From the graph, the maximum value is \( F_{\max} = 6 \) and the minimum value is \( F_{\min} = -2 \).
Using the formulas from Problem 1: \[ d = \frac{F_{\max} + F_{\min}}{2} = \frac{6 + (-2)}{2} = 2, \] and \[ a = \frac{F_{\max} - F_{\min}}{2} = \frac{6 - (-2)}{2} = 4. \]

Problem 3

Find \( a \), \( b \), and \( c \) included in the definition of the sine function \( f \) given by

\[ f(x) = a \sin(bx + c) \]

such that the maximum value of \( f(x) \) is 6, \( f(0) = 6 \), and the period of the graph of function \( f \) is equal to \( \pi \). The constants \( a \), \( b \), and \( c \) are positive and \( c < 2\pi \).

Solution to Problem 3

The maximum value 6 gives the amplitude

\[ |a| = 6 \]
Solve the above equation for \( a \) and select the positive value.

\[ a = 6 \]
The period may be used to find \( b \) using

\[ \text{Period} = \frac{2\pi}{|b|} = \pi \]
Solve for \( |b| \)

\[ |b| = 2 \]
Solve for \( b \) and select the positive value

\[ b = 2 \]
Substitute 6 for \( a \) in the formula of the function and use \( f(0) = 6 \) to write an equation in \( c \).

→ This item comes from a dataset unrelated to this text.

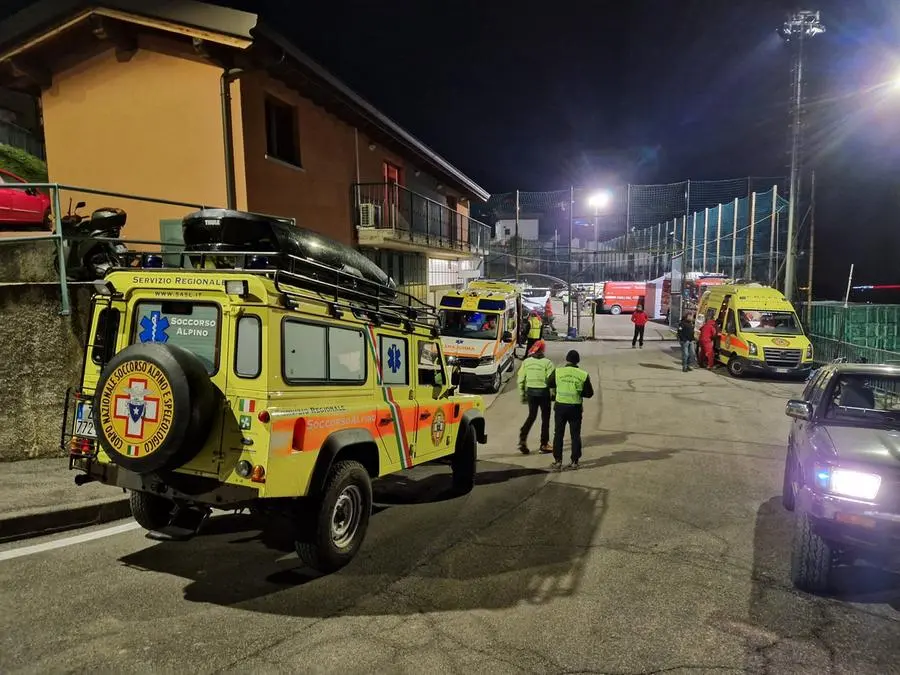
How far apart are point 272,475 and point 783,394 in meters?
14.3

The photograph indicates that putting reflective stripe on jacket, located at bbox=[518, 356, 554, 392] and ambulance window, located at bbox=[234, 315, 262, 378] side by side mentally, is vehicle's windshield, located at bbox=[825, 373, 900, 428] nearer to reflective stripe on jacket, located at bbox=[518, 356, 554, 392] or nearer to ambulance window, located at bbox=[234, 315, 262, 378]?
reflective stripe on jacket, located at bbox=[518, 356, 554, 392]

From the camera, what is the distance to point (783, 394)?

\[ 6 = 6 \sin(2 \cdot 0 + c) \]
Which gives

\[ \sin(c) = 1 \]
Solve for \( c \)

\[ c = \frac{\pi}{2} + k(2\pi), \quad \text{where } k \text{ is an integer} \]
There is an infinite number of solutions for \( c \).
Select \( k = 0 \) since it is the only value that gives \( 0 < c < 2\pi \), which gives

\[ c = \frac{\pi}{2} \]
Function \( f \) is given by

\[ f(x) = 6 \sin\left(2x + \frac{\pi}{2}\right) \]
For checking, part of the graph of \( f \) is shown below. Check the period, verify that \( f(0) = 6 \), and confirm that the maximum value of \( f(x) \) is 6.